[About this task] Find each line below where the word "falciparum" occurs, and copy it.

[Data listing]

##########

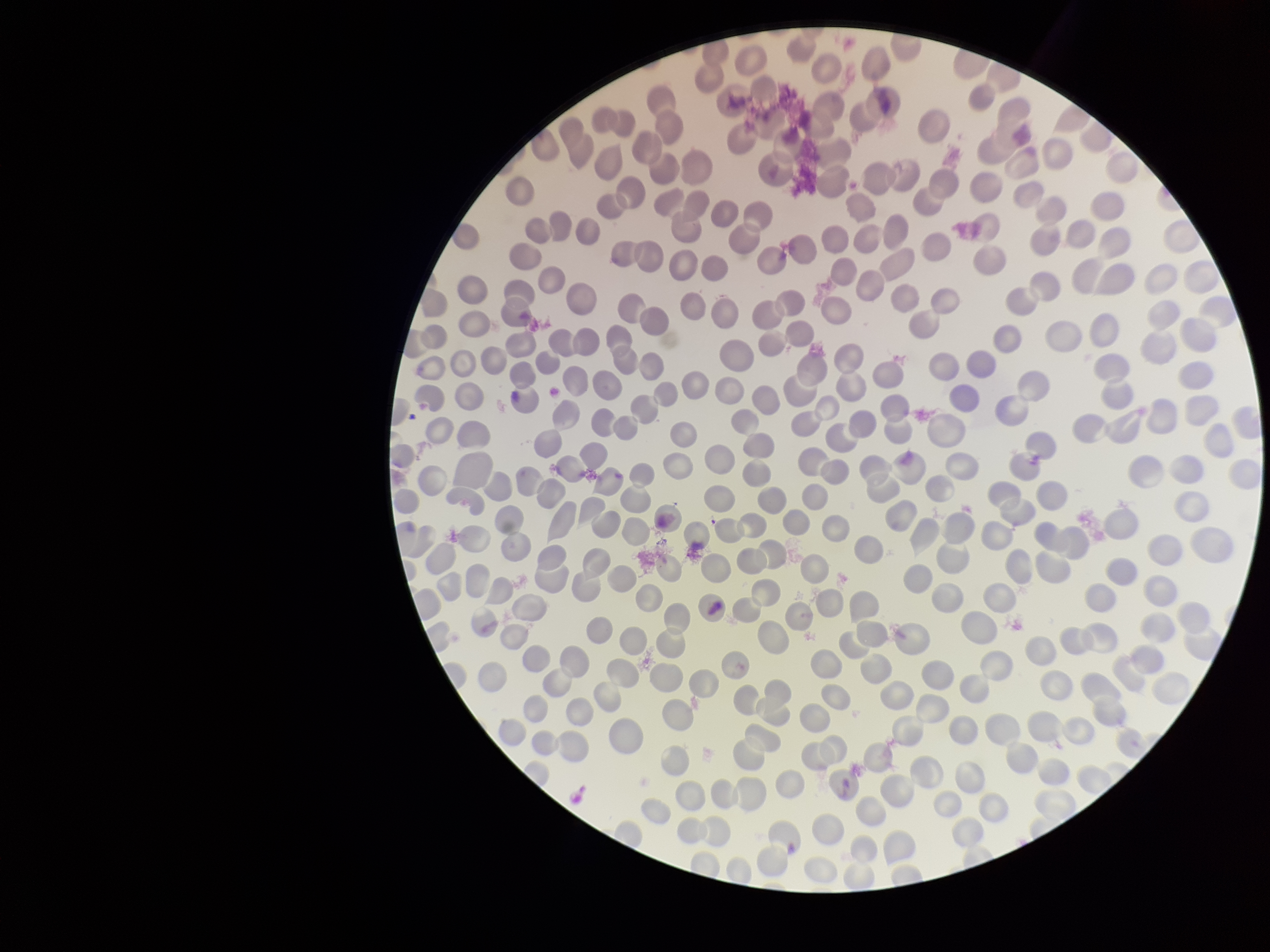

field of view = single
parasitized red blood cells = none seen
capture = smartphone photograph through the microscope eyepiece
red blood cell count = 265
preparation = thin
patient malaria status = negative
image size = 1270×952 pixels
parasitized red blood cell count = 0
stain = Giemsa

##########

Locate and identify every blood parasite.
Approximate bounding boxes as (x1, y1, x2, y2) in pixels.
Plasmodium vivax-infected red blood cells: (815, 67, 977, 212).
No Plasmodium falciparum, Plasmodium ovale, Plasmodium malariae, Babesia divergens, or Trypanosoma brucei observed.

##########

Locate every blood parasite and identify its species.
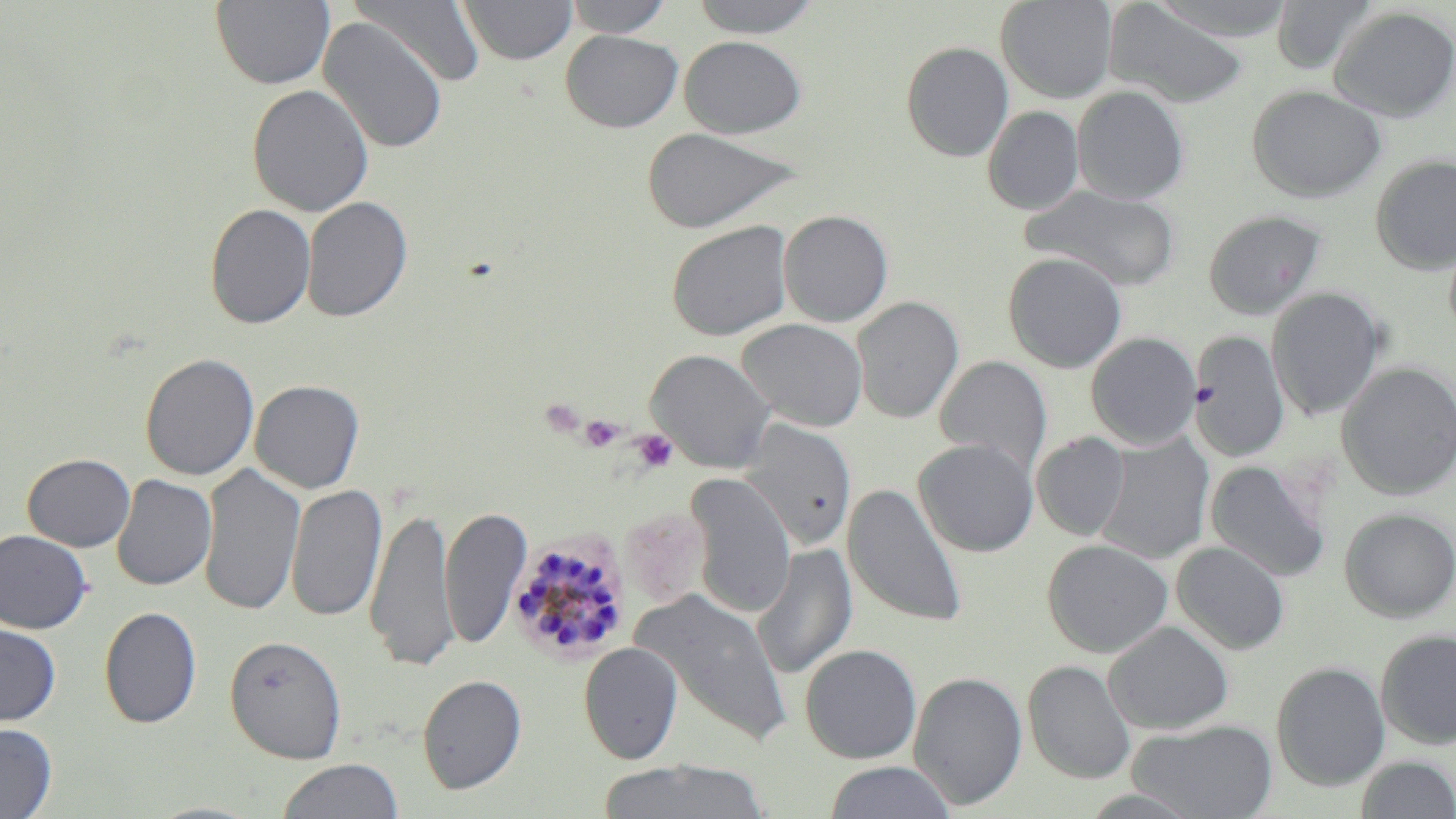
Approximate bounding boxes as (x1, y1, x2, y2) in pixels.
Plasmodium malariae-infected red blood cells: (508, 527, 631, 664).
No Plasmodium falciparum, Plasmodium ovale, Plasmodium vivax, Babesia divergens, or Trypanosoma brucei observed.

##########

[Reply]
No Plasmodium falciparum, Plasmodium ovale, Plasmodium malariae, Babesia divergens, or Trypanosoma brucei observed.
No Plasmodium falciparum, Plasmodium ovale, Plasmodium vivax, Babesia divergens, or Trypanosoma brucei observed.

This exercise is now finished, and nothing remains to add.